## Texto proporcionado

· · · · ·

En Pablo's de Avandaro tenian Enduro, Stumpjumper FSR y Hardrock...

Hay otra tienda medio escondida casi enfrente (detrás de dos farmacias) que venden Santa Cruz, tenían una Heckler afuera.

En el pueblo había una en la bajada al muelle, que es una Viansi, y tenían una Rush. Un poco mas arriba había otras dos tiendas (una creo que era también de Pablo's bike) y otra que vendían Trek y Gary Fisher.

Y no se por que estoy alucinando que había otra por ahí...


----------



## tacubaya (Jan 27, 2006)

Vi como 100 veces mas cuatrimotos que bicis he...


----------



## rzozaya1969 (Nov 28, 2004)

tacubaya said:


> Vi como 100 veces mas cuatrimotos que bicis he...


Si, las cuatrimotos pululan mucho en valle de bravo. son mas cómodas que las bicis... pero si creo que hay muchos ciclistas ( a la mejor estan escondidos por el monte, como debe ser. hahahha)


----------



## 545cu4ch (Aug 11, 2005)

rzozaya1969 said:


> Si, las cuatrimotos pululan mucho en valle de bravo. son mas cómodas que las bicis... pero si creo que hay muchos ciclistas ( a la mejor estan escondidos por el monte, como debe ser. hahahha)

· · · · ·

## Qué se pide
Reproduce el texto sobre tiendas de bicicletas empezando en "En Pablo's de" y siguiendo hasta "(Jan 27, 2006)", pero sustituye "Heckler" por "Nomad". Las filas que vienen a continuación son un material independiente del texto.

· · · · ·

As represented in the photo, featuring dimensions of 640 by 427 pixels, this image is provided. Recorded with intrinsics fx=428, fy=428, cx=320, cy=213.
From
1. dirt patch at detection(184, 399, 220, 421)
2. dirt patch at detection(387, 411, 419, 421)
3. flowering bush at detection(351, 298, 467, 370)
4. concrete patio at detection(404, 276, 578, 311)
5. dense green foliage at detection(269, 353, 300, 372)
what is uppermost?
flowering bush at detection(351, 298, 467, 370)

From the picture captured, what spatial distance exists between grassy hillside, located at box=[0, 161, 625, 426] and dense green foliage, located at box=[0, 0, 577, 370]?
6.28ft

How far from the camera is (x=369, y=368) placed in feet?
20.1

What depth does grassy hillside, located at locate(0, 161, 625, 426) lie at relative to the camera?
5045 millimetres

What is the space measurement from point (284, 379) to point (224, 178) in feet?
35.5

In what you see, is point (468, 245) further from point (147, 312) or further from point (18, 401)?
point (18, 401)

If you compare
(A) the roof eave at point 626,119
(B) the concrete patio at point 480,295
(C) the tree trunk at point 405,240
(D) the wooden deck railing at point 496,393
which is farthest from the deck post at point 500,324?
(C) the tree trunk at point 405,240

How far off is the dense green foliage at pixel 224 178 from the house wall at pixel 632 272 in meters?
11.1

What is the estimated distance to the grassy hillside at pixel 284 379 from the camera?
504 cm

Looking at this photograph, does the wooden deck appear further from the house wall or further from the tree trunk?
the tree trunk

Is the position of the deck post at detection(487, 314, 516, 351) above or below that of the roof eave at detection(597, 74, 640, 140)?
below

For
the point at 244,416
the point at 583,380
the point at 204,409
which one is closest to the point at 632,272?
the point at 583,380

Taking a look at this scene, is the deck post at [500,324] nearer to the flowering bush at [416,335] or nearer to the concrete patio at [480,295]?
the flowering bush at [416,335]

· · · · ·

## Respuesta correcta
En Pablo's de Avandaro tenian Enduro, Stumpjumper FSR y Hardrock...

Hay otra tienda medio escondida casi enfrente (detrás de dos farmacias) que venden Santa Cruz, tenían una Nomad afuera.

En el pueblo había una en la bajada al muelle, que es una Viansi, y tenían una Rush. Un poco mas arriba había otras dos tiendas (una creo que era también de Pablo's bike) y otra que vendían Trek y Gary Fisher.

Y no se por que estoy alucinando que había otra por ahí...


----------



## tacubaya (Jan 27, 2006)